When I was a young girl, every Christmas season began with the first weekend in December. During the first weekend in December, enthusiastic amateurs, classical music lovers and members of church choirs the country side round would all gather to stand in line, bundled up against the cold, chattering away in friendly tones, as they waited to register for the Messiah Festival held by Franklin Pierce College.

We would make up the choir; professionals were brought in from Boston or maybe even New York city to sing the solo parts. As one, in a crowd of hundreds of others, I would rise to my feet, my score book heavy in my hands, and lift my voice to music written hundreds of years ago, to words already ancient.

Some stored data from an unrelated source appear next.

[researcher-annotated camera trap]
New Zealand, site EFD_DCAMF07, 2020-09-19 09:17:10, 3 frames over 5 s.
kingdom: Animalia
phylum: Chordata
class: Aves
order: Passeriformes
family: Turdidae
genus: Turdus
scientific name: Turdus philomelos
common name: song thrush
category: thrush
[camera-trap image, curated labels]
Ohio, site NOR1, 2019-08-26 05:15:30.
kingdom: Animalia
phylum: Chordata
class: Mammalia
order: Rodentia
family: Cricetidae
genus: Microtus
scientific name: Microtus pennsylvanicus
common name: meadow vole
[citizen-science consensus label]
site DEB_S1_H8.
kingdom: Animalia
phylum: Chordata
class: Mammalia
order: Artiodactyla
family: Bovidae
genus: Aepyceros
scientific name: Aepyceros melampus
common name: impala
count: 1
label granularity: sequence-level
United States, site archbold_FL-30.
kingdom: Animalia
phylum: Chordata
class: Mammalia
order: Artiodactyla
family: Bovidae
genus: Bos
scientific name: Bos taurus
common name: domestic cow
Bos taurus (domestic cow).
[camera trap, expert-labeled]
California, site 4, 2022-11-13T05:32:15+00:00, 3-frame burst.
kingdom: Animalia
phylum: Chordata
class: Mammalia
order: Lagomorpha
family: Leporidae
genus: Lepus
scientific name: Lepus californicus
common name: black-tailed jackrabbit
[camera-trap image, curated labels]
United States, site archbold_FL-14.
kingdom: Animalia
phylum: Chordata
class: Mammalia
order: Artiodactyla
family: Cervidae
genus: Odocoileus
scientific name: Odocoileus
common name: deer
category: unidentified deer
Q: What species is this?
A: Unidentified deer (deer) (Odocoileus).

"Surely he hath borne our griefs," I sang before the sea of faces, "...and carried our sorrows. . . . the chastisement of our peace was upon him..."

At some point in my life, I no longer know when, it hit me, what that meant. If He has borne my grief, this means that He wasn't just standing by, watching what was happening to me. He was feeling it upon Himself.

This means that, when He looked over creation before He spoke it into being, and when He decided that He could not live without me, He did not merely say, "Well, she will suffer, but it will give her character and then she'll be able to minister to others."

He did not even stop at saying, "I will take upon myself her sins and die in a human body, in incredible agony, so that she can walk right past the angelic, holy host and into my arms." No, He did not stop there.

He said, in essence, "If unleashing the harrowing power of free will upon the world means that I must suffer upon myself the rape of a three year, I will suffer such; I will take that grief and every other that she will suffer upon myself. She will not suffer alone. I will not hold myself back from any bitter and humiliating consequence of My beloved creation."

When I understand God in this way, I know that I will never leave off being the nameless woman apostle, even if sometimes I smell like fish and get into angry, one sided arguments with Him.

1 comment:

KJ said...

Truly our God is so much Bigger than we can ever imagine or understand! And yes, He is Good even in the midst of suffering. Thank you for sharing your thoughts and realizations, and your dream of the work of Jesus in our broken and damaged lives.

This post goes along well with that paragraph from another post that I emailed you about; God's redemptive power and ability to transform us is unlimited!